Most of the extreme rainfall events at the 100-yr, 24-h duration were caused by mesoscale convective systems (MCSs), which peaked in JJA, consistent with previous studies. Approximately 30% were caused by synoptic systems with a fairly uniform monthly distribution, and 7% were tropical with a peak in September.

This extreme rainfall identification method allows for the unique analysis of events, including the ability to objectively rank the extremity of events (i.e., the most points occurring within a single event). During 2002–11, the top two events were Hurricane Irene (2011) and the Nashville flood event (2010). Four additional top 10 events were the result of tropical cyclones. Two of the top 10 events over this time period were TL/AS MCS events. Further analysis showed the larger, widespread TL/AS events had stronger low-level winds, stronger warm air advection, and stronger and more expansive frontogenesis in the inflow than the smaller, concentrated events. Total precipitable water levels were indistinguishable between widespread and concentrated events in the column above the most extreme rainfall point; however, the composite of the widespread events had an area of larger total precipitable water in the inflow layer when compared to the concentrated events.

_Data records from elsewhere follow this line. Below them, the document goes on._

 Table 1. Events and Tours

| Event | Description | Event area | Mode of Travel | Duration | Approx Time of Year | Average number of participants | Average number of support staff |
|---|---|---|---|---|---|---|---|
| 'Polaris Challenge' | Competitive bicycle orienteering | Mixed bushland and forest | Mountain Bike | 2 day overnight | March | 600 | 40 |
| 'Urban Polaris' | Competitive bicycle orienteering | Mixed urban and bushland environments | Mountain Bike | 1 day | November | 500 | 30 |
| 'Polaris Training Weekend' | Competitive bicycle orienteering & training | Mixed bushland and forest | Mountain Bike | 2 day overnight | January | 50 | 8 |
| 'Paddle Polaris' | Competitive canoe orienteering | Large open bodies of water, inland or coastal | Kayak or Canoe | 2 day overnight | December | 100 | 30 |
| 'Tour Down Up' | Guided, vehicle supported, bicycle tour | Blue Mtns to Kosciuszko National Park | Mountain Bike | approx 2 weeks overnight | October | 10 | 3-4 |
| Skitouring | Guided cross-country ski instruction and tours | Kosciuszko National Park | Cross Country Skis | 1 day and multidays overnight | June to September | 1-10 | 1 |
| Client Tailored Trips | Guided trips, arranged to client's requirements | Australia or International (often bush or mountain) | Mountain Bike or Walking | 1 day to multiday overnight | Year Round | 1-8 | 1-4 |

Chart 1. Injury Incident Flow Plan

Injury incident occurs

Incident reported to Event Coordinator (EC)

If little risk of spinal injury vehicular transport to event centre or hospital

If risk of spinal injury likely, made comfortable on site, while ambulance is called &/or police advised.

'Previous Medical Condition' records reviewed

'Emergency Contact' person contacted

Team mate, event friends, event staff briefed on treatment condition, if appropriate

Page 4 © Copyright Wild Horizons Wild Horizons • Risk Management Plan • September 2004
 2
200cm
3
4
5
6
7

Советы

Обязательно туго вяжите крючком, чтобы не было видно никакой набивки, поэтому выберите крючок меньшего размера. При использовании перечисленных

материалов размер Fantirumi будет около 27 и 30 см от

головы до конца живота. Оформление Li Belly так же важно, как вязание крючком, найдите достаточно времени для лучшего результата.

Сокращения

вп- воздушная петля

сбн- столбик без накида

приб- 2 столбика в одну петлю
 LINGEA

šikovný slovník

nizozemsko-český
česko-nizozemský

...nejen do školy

Finally, since the stage-IV analysis is produced in near–real time, it is also possible to use the same methods described in this manuscript to automatically identify extreme rainfall events shortly after they occur. (The near-real-time results, as well as an archive of all events identified in the past, are displayed online at http://schumacher.atmos.colostate.edu/precip_monitor.) This database provides many avenues for future exploration. We suggest extending our analysis beyond the 10-yr period analyzed in this paper and including the use of the new threshold maps that were in development at the time this study was performed. Future research will also include expanding the analysis to the western United States and using the database of events for further meteorological understanding.

Acknowledgments

We thank the three anonymous reviewers for their comments that helped improve the paper. The stage-IV precipitation analyses were obtained from the National Center for Atmospheric Research(NCAR) Earth Observing Laboratory (EOL). The North American Regional Reanalysis (NARR) was obtained from the National Climatic Data Center (NCDC). Gridded threshold data for the different recurrence intervals and durations were obtained from The Automated Geospatial Watershed Assessment Tool from the University of Arizona. This research was supported by National Science Foundation Grants AGS-0954908 and AGS-1157425.